A quantum mechanical treatment of low frequency noise in high-K NMOS transistors with ultra-thin gate dielectrics

Abstract

Our paper presents a quantum mechanical treatment of low-frequency noise in scaled NMOS transistors to extend the “unified” noise model and includes remote Coulomb scattering and surface roughness – the latter is a new consideration in the theory. Our experimental work focuses on scaled NMOS devices with a composite dielectric consisting of a 0.5nm SiO2 covered with a high-K, 1.6nm HfO2 with a metal gate. In the past, Coulomb scattering was assumed to arise from trapping centers located at the Si–SiO2 interface; however, this cannot give rise to a 1/f noise spectrum. We model remote Coulomb scattering into the dielectric film as traps in these films easily lie within a tunneling distance from the interface.
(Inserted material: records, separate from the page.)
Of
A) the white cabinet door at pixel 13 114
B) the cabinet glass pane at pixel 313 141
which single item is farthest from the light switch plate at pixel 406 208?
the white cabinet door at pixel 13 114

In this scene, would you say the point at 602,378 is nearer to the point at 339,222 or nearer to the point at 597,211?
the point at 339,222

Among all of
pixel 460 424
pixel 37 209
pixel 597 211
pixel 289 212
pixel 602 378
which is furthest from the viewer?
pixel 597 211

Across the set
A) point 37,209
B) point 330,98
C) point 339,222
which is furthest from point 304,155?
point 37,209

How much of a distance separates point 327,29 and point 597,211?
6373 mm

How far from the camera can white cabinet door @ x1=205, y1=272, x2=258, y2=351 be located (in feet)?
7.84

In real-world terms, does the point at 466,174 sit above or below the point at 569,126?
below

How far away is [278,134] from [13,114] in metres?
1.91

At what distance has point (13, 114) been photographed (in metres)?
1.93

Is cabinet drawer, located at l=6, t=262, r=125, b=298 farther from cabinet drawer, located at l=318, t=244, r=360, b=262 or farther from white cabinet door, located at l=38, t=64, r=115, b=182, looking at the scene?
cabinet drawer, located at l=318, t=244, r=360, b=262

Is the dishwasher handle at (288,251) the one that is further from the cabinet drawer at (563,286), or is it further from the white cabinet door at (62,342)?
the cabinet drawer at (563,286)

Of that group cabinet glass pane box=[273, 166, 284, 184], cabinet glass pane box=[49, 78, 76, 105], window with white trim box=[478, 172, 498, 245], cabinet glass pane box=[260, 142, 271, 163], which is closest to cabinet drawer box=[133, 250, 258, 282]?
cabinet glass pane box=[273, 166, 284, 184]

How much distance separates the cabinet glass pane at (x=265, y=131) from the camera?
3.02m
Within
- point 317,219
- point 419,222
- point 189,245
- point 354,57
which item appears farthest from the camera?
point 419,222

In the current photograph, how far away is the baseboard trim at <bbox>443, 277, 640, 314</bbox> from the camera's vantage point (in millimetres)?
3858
This approach explains the decrease in the Coulomb scattering parameter (α) as a function of gate voltage. In addition, we introduce surface roughness scattering through fluctuations in the normal electric field due to fluctuations in the free carrier density with a surface scattering parameter (β) proportional to the SPICE surface roughness parameter, θS. Good agreement is obtained between our model and experimental results for both IDS–VGS and the power spectral density, SId, characteristics in very strong inversion region where surface quantization of the 2D subbands is strong.